Já cevei projetos de escrever um livro sobre pintores. São seres humanos
intensos. O título do livro seria essa frase derradeira de Gauguin, “agora não
existe mais homem”. Pode ser interpretada de várias formas, o que é muito
estimulante.
Talvez
começasse por Gauguin, recuasse um nada até os mestres impressionistas, muito
mais até os renascentistas, avançasse de novo em direção aos cubistas e, entre
idas e vindas, certamente passaria, e com orgulho, pelo meu amigo Ivan Pinheiro
Machado.

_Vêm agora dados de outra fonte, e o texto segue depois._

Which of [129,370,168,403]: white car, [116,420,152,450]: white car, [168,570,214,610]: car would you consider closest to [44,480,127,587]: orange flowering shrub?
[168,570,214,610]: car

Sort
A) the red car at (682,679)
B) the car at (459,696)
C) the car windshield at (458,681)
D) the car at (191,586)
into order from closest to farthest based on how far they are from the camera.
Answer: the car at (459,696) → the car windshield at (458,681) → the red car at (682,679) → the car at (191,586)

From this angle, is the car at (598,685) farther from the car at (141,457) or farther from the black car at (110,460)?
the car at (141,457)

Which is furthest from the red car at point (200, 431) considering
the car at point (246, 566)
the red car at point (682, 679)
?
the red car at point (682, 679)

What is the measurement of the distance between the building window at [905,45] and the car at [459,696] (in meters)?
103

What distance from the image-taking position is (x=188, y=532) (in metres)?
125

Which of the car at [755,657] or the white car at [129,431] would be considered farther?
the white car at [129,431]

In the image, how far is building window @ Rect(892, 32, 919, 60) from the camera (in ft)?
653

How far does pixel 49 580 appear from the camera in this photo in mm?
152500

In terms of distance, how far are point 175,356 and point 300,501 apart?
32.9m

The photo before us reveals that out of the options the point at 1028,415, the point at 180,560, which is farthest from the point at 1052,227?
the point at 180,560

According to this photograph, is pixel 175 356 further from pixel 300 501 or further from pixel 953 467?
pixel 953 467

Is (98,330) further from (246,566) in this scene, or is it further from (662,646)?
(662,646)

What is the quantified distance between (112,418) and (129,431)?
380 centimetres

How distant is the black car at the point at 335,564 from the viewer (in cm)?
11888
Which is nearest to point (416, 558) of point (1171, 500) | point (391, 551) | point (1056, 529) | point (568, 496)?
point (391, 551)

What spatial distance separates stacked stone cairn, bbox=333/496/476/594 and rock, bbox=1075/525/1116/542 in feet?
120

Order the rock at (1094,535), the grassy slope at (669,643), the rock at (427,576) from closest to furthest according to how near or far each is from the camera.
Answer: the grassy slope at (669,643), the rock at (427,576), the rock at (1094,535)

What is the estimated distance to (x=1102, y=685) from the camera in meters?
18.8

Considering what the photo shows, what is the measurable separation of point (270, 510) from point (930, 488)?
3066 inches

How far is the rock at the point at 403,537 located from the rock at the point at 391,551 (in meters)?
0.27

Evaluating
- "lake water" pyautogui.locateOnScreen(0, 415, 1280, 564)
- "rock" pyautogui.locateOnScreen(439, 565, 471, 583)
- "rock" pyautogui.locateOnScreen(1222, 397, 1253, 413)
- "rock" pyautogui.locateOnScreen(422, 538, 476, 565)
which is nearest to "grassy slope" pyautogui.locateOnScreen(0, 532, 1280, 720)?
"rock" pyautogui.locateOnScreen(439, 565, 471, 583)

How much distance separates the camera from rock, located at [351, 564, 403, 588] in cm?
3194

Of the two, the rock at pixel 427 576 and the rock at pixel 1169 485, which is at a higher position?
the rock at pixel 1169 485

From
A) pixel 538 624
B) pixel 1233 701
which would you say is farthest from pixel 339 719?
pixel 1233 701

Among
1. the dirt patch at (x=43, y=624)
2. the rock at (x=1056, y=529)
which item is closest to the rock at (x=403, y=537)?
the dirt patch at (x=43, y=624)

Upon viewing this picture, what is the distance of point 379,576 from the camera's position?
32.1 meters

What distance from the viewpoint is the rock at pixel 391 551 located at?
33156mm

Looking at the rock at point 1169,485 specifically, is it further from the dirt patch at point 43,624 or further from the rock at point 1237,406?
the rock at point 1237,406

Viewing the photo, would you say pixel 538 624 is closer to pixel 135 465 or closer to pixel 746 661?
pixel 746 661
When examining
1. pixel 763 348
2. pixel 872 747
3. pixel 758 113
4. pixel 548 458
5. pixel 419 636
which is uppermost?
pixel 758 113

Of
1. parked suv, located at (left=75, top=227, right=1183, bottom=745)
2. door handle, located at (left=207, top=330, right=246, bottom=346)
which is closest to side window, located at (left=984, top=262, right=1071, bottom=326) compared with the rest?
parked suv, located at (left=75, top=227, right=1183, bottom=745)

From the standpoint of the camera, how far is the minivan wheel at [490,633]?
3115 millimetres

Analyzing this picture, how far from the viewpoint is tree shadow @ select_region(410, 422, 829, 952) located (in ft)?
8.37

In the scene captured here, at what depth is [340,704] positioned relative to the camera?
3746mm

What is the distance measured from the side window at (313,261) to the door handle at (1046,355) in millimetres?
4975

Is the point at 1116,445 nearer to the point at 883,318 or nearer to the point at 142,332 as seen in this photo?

O Ivan é um hiper-realista. Observe a reprodução de um de seus quadros
sobre Nova York, e se enleve. A partir de 7 de abril, você poderá vê-los a um
metro de distância – o Ivan vai expor no Espaço Cultural Citi, em pleno bulício
da Avenida Paulista.
Essas
coisas não são para qualquer um. O profundo conhecimento da arte não é para
qualquer um. Se fosse, me aventuraria no projeto do livro sobre pintores.
“Agora não existe mais homem”. Que frase poderosa. Que belo título.
As
galinhas e o capitalismo
A
vizinha da minha avó era corcunda. Dona Gertrude. É claro que o fato de ela ser
corcunda não é importante, decerto estou fazendo alguma coisa muito errada,
isso de já na primeira frase, antes mesmo de citar o nome da pessoa, contar que
ela é corcunda, e nem duvido que uma associação de defesa dos corcundas vá
reclamar de mim, ou talvez queira me processar, mas, antes que alguém se
enfureça, deixe-me explicar: eu era pequeno, quando dona Gertrude era vizinha
da minha avó, e por essa razão o fato de ela ser corcunda me marcou muito,
crianças são impressionáveis, não que aquela corcunda me atemorizasse ou
enojasse, longe disso, a corcunda me fascinava, gostava que minha avó tivesse
uma vizinha corcunda, sim, aquilo era interessantíssimo para mim, portanto,
enfatizo com mais um golpe de dois pontos: respeito muito Dona Gertrude, sua
descendência e todos os corcundas da cidade, mas, quando penso na antiga
vizinha da minha avó, sempre me vem à cabeça: ela era corcunda e foi
tão-somente por esse motivo que escrevi e torno a escrever, sem nenhuma
maldade:
A
vizinha da minha avó era corcunda. Dona Gertrude. Elas moravam em casas
contíguas, os quintais apartados por uma cerca de madeira, e ambas criavam galinhas,
o que é relevante para o que vou contar a seguir. Havia certo contencioso entre
a minha avó e a Dona Gertrude. Por que, nem sequer suspeito. Essas coisas de
vizinhos. Sei que era algo não dito, algo escamoteado. Publicamente, minha avó
e Dona Gertrude pareciam cultivar relações amistosas, mas, em privado, elas se
acicatavam. Uma rivalidade surda e quase sempre inofensiva, até que minha avó
descobriu uma forma solerte e especialmente dolorosa de atacar Dona Gertrude:
quando uma das galinhas dela, da Dona Gertrude, passava a cerca para o lado de
cá, minha avó a capturava e, em um segundo, sem piedade, torcia-lhe o pescoço.
De
um único golpe, executava a galinha desgarrada, que falecia sem um có. Ato
contínuo, minha avó levava o corpo para a pia da cozinha e escaldava-o com água
fervente, para lhe retirar as penas. Ainda hoje lembro do cheiro enjoativo de
pena queimada. Aquela galinha sequestrada infalivelmente seria servida no
domingo, com arroz. Uma delícia, mas tantas vezes repetida que me tornei infenso
a pratos com galinha e demais aves pelo resto da vida.
Você
pode dizer que minha avó era uma ladra de galinhas vulgar. Nada disso. Minha
avó estava empenhada numa guerra de guerrilhas. Uma guerrilheira, era isso que
ela era. Na verdade, ela fazia uma expropriação da galinha do inimigo para lhe
abalar o moral. E dava certo. Lembro de quando minha avó e Dona Gertrude
levavam as cadeiras para a calçada e ficavam sentadas em frente das respectivas
casas. Dona Gertrude, de repente, lamentava:
–
Minhas galinhas andam sumindo...
Minha
avó retrucava:
–
Tem que cuidar bem das suas galinhas...
E
meu avô, que não sabia de nada, coçava a cabeça:
–
Que conversa é essa?
–
Nada, nada – despistava a minha avó. E passava-lhe o mate.